━━━ TASK INPUT ━━━
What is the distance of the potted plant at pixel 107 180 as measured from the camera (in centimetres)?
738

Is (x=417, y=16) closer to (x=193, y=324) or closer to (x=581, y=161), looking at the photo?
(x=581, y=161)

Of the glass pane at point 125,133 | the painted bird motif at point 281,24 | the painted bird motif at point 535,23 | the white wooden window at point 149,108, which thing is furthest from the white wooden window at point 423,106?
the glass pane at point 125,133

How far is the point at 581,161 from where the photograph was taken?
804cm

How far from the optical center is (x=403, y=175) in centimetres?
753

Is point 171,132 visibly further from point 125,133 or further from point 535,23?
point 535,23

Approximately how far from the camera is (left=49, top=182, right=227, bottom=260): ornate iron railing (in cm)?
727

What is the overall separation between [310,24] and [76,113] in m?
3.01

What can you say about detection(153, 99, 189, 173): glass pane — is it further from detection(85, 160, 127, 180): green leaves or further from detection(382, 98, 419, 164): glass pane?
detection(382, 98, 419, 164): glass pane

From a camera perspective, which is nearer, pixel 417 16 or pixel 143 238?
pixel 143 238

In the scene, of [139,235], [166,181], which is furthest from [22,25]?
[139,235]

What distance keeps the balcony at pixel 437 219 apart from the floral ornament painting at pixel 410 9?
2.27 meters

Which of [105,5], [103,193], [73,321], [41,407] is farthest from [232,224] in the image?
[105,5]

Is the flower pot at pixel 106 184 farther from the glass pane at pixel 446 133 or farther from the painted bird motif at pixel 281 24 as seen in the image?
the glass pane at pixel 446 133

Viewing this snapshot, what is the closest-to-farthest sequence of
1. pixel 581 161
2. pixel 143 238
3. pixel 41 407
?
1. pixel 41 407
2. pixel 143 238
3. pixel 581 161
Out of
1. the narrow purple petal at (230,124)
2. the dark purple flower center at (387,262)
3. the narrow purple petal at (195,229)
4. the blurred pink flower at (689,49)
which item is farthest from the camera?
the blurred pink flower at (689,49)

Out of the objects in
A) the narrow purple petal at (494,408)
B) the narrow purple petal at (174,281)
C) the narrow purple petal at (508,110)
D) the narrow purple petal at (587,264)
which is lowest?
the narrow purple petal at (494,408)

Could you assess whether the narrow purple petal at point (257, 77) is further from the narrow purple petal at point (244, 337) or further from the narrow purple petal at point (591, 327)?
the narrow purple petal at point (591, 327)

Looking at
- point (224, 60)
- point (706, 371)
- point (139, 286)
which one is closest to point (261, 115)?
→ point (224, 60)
━━━
Reproduce the listing above line for line, with no changes.

What is the distance of the potted plant at pixel 107 180 as measured from the camera (in centimetres)?
738

Is (x=417, y=16) closer to (x=193, y=324) or closer to (x=581, y=161), looking at the photo?
(x=581, y=161)

Of the glass pane at point 125,133 | the painted bird motif at point 281,24 | the painted bird motif at point 535,23 | the white wooden window at point 149,108, which thing is furthest from the white wooden window at point 423,106?
the glass pane at point 125,133

How far is the point at 581,161 from where the photograph was taken?
804cm

How far from the optical center is (x=403, y=175) in centimetres?
753

Is point 171,132 visibly further from point 125,133 or further from point 535,23?
point 535,23

Approximately how far from the camera is (left=49, top=182, right=227, bottom=260): ornate iron railing (in cm)?
727

What is the overall separation between [310,24] and [76,113] in m?
3.01

What can you say about detection(153, 99, 189, 173): glass pane — is it further from detection(85, 160, 127, 180): green leaves or further from detection(382, 98, 419, 164): glass pane?
detection(382, 98, 419, 164): glass pane

From a camera perspective, which is nearer, pixel 417 16 or pixel 143 238?
pixel 143 238

In the scene, of [139,235], [166,181], which is furthest from [22,25]?
[139,235]

What distance keeps the balcony at pixel 437 219 apart from the floral ornament painting at pixel 410 9?
2.27 meters

Which of [105,5], [103,193], [73,321], [41,407] is farthest from [232,224] in the image?
[105,5]

Is the flower pot at pixel 106 184 farther from the glass pane at pixel 446 133 or farther from the painted bird motif at pixel 281 24 as seen in the image?
the glass pane at pixel 446 133

Viewing this snapshot, what is the closest-to-farthest sequence of
1. pixel 581 161
2. pixel 143 238
3. pixel 41 407
?
1. pixel 41 407
2. pixel 143 238
3. pixel 581 161
Out of
1. the narrow purple petal at (230,124)
2. the dark purple flower center at (387,262)
3. the narrow purple petal at (195,229)
4. the blurred pink flower at (689,49)
which item is farthest from the camera?
the blurred pink flower at (689,49)

Out of the objects in
A) the narrow purple petal at (494,408)
B) the narrow purple petal at (174,281)
C) the narrow purple petal at (508,110)
D) the narrow purple petal at (587,264)
which is lowest?
the narrow purple petal at (494,408)

Could you assess whether the narrow purple petal at point (257, 77) is further from the narrow purple petal at point (244, 337) or further from the narrow purple petal at point (591, 327)?
the narrow purple petal at point (591, 327)

Looking at
- point (224, 60)
- point (706, 371)
- point (139, 286)
which one is closest to point (261, 115)?
→ point (224, 60)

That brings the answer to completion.